PROBLEM TO WORK ON — Repeat exactly the lines from the line containing "How far between" through the last line of the records below, inclusive, and nothing else.

□ □ □ □

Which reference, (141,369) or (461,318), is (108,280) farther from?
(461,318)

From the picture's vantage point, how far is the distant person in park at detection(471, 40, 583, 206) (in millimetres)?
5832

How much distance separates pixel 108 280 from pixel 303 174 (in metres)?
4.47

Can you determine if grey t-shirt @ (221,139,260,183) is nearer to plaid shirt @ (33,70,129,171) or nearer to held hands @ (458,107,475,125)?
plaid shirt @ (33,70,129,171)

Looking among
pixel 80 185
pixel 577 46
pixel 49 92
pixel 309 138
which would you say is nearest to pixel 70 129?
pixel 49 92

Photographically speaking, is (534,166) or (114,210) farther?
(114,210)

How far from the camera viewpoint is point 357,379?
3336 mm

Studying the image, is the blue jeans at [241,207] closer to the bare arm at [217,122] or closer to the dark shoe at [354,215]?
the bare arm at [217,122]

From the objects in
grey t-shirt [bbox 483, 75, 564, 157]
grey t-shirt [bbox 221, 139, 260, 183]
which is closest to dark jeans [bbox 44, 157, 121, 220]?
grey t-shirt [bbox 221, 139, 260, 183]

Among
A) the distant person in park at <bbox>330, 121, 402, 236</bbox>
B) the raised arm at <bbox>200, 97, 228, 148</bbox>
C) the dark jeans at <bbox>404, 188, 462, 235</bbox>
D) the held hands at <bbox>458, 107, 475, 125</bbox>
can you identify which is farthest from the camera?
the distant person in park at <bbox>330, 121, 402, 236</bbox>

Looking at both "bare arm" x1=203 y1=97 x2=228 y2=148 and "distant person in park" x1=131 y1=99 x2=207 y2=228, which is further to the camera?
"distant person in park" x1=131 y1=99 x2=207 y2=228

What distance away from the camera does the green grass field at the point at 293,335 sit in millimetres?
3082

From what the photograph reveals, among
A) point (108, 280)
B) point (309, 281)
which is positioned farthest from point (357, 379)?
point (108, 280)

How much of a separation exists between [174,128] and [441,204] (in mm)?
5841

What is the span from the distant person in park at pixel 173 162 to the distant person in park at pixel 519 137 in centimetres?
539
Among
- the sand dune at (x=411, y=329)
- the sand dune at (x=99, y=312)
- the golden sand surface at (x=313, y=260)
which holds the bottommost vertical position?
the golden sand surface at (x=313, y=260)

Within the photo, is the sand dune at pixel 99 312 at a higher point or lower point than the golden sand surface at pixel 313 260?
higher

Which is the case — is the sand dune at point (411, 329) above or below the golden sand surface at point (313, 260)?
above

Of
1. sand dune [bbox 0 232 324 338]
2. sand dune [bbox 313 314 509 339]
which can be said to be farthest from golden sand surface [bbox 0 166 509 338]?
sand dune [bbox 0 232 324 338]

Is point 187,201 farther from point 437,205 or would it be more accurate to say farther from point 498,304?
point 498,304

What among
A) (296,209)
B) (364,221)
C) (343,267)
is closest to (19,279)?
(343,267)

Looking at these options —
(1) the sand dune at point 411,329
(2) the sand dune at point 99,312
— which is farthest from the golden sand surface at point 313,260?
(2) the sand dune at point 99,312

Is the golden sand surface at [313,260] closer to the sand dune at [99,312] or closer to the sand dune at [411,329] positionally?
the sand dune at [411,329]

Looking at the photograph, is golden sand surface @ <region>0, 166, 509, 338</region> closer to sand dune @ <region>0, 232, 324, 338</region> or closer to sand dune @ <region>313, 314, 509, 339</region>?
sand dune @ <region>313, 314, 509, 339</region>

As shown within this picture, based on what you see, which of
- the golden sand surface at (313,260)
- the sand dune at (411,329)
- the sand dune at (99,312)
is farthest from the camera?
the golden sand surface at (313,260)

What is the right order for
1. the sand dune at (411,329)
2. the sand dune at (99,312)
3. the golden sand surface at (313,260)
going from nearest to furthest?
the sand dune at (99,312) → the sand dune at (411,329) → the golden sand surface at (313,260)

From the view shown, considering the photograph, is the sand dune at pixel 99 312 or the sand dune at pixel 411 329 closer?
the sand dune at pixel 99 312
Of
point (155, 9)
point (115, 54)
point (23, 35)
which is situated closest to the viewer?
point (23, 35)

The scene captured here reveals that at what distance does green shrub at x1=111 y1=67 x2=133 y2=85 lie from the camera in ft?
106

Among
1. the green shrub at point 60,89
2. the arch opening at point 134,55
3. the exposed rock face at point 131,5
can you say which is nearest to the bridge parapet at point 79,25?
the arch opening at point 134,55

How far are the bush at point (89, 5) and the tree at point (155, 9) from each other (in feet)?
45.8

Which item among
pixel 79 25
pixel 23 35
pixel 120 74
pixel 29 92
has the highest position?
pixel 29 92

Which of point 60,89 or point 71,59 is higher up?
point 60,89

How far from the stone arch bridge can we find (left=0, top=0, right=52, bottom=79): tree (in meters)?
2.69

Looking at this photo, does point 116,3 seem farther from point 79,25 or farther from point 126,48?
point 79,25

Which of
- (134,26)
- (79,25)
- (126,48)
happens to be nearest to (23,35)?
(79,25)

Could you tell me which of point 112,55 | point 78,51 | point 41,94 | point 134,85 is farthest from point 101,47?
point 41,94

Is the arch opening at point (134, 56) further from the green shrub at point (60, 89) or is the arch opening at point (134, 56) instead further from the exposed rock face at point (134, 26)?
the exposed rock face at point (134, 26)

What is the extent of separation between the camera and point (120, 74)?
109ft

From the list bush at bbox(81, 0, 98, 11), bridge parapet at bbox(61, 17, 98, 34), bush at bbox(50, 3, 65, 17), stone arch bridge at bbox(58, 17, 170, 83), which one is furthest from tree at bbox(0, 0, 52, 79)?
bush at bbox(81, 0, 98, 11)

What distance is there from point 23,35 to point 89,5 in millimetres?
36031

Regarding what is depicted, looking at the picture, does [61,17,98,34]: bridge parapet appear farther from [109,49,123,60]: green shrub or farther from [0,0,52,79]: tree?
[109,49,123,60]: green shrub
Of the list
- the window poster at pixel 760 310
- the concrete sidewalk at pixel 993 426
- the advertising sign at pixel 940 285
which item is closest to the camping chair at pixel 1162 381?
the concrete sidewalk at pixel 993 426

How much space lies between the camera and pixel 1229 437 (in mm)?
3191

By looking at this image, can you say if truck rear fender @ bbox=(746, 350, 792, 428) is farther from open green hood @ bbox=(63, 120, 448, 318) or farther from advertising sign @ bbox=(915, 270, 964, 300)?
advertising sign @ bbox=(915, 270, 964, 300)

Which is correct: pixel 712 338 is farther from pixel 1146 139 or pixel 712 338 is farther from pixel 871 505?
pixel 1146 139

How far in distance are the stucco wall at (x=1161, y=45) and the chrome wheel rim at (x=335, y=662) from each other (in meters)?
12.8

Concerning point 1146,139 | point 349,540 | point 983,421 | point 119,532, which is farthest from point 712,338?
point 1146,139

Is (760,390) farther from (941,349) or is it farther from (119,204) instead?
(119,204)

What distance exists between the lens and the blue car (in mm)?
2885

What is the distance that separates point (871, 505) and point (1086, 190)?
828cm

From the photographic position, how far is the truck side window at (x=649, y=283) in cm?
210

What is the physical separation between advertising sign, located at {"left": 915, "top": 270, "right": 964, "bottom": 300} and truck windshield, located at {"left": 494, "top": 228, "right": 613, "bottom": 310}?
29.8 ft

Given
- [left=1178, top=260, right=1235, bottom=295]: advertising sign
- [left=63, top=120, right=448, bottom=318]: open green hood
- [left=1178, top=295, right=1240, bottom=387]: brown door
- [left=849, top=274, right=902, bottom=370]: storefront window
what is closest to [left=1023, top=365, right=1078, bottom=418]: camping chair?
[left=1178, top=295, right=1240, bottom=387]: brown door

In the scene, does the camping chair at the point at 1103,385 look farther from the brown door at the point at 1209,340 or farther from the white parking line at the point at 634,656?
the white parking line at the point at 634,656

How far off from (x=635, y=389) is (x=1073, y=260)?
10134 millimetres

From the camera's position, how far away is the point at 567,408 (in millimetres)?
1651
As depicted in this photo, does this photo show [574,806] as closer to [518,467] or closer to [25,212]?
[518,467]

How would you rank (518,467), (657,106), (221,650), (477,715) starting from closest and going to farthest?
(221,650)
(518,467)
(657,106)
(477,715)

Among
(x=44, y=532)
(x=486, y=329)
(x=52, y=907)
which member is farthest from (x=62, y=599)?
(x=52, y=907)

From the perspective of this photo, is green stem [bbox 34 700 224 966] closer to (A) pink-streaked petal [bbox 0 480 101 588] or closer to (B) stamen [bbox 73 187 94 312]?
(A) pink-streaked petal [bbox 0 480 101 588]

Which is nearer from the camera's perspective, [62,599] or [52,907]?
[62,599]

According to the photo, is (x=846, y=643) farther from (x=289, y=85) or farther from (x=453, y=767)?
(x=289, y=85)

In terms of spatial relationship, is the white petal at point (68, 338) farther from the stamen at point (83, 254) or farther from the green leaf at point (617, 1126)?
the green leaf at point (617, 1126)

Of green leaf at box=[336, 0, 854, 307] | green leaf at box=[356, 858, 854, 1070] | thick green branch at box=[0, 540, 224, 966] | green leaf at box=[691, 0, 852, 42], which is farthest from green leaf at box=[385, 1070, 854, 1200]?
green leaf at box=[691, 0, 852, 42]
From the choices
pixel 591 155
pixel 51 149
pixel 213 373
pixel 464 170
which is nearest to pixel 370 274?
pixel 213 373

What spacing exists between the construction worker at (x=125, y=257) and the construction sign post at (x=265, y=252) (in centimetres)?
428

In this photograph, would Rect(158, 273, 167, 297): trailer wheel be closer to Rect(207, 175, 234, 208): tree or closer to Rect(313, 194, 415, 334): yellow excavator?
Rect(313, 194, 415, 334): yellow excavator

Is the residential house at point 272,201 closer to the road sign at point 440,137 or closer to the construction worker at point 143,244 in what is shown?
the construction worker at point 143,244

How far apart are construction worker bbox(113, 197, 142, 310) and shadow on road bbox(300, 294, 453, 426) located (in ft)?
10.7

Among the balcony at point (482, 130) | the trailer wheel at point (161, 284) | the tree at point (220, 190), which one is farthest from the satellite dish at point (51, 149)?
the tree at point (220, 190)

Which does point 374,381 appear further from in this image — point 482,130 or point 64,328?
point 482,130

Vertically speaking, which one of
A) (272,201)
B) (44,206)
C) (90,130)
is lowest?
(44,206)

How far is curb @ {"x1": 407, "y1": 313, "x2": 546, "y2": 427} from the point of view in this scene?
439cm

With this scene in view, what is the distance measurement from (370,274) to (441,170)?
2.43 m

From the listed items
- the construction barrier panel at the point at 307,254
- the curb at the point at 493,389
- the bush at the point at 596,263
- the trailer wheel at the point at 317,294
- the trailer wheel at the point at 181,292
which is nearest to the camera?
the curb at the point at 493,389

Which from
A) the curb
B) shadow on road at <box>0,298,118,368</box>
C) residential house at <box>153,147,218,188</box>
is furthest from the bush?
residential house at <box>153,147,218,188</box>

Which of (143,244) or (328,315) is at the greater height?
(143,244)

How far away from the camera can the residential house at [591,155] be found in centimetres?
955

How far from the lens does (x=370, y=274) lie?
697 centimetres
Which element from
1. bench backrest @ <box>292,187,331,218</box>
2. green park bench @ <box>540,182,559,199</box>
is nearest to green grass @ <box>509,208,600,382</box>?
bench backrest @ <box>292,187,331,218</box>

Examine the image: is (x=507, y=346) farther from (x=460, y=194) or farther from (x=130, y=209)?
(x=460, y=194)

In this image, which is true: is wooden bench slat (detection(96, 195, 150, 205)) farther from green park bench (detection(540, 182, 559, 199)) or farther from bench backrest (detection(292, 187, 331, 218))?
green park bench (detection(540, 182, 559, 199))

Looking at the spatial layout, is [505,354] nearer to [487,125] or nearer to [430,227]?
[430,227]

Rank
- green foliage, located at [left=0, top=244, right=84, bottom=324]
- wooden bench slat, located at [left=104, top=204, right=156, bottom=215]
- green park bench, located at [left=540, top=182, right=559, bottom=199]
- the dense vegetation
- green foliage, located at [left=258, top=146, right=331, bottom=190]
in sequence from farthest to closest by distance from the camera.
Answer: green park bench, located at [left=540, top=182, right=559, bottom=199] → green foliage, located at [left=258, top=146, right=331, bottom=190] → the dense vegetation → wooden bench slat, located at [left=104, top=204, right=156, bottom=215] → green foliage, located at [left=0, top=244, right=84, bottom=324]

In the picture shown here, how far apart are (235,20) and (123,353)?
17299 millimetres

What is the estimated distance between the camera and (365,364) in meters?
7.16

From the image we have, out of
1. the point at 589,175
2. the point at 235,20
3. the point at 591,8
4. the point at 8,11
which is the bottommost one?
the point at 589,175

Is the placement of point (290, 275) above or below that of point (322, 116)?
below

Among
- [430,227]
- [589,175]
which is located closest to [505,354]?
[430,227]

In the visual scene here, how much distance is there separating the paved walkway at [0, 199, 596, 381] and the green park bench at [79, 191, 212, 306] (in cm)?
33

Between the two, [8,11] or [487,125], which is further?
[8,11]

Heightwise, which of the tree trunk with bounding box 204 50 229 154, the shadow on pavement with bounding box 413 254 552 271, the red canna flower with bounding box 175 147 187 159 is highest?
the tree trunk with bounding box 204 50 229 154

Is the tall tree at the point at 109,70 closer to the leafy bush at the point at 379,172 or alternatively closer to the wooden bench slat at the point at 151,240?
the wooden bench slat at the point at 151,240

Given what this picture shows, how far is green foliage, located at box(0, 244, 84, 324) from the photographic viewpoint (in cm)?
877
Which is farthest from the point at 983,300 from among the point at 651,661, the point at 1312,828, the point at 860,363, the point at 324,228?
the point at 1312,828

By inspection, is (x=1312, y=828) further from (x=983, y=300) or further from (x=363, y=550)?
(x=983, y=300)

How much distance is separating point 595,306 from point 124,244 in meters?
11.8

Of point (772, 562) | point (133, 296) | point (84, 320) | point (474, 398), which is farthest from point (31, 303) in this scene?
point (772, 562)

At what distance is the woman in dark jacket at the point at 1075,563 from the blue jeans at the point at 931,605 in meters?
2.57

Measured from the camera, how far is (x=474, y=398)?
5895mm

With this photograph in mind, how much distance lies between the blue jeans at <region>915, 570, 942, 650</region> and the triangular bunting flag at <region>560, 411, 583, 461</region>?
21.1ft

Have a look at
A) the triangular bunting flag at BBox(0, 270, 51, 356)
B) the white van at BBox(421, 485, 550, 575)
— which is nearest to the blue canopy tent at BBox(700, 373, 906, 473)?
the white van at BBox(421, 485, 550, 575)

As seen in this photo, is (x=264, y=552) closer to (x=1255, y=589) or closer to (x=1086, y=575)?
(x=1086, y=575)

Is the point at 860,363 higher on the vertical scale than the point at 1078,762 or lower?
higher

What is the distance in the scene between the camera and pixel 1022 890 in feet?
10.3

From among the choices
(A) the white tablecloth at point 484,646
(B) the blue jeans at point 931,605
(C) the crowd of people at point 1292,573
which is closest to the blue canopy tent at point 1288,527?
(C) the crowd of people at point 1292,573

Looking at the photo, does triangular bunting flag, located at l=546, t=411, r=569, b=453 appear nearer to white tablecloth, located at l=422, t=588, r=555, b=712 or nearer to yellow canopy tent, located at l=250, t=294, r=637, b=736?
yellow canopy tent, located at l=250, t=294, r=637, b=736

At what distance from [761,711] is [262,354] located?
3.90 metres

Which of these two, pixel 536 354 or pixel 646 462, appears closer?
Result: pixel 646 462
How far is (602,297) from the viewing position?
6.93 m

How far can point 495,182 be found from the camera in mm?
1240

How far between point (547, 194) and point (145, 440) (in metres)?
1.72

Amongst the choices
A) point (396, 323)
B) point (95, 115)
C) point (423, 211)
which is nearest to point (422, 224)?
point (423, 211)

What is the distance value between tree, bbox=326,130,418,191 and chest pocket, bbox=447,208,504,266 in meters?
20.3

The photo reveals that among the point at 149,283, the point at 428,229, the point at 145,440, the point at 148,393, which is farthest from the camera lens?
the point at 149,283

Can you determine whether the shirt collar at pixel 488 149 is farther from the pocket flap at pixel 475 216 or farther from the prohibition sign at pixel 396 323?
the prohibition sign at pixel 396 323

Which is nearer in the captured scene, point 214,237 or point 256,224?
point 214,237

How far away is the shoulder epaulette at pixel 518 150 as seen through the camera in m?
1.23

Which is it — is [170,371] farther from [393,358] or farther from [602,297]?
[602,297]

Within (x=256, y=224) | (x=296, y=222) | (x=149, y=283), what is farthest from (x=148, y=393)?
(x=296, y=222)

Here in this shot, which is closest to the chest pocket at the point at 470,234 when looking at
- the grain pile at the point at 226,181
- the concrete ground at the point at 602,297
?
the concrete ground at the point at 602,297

□ □ □ □

CORRECT ANSWER —
How far between point (547, 194) and point (145, 440) (in metres)?
1.72

Amongst the choices
A) point (396, 323)
B) point (95, 115)
C) point (423, 211)
which is nearest to point (422, 224)?
point (423, 211)

What is the distance value between tree, bbox=326,130,418,191 and chest pocket, bbox=447,208,504,266 in meters?
20.3

The photo reveals that among the point at 149,283, the point at 428,229, the point at 145,440, the point at 148,393, which is farthest from the camera lens?
the point at 149,283

Can you determine whether the shirt collar at pixel 488 149 is farther from the pocket flap at pixel 475 216 or farther from the prohibition sign at pixel 396 323?
the prohibition sign at pixel 396 323

Which is nearer in the captured scene, point 214,237 or point 256,224?
point 214,237

How far away is the shoulder epaulette at pixel 518 150 as seen through the camera in m?
1.23

Which is it — is [170,371] farther from [393,358] or farther from [602,297]?
[602,297]

Within (x=256, y=224) | (x=296, y=222) | (x=149, y=283), what is farthest from (x=148, y=393)?
(x=296, y=222)

Here in this shot, which is closest to the chest pocket at the point at 470,234 when looking at
- the grain pile at the point at 226,181
- the concrete ground at the point at 602,297
?
the concrete ground at the point at 602,297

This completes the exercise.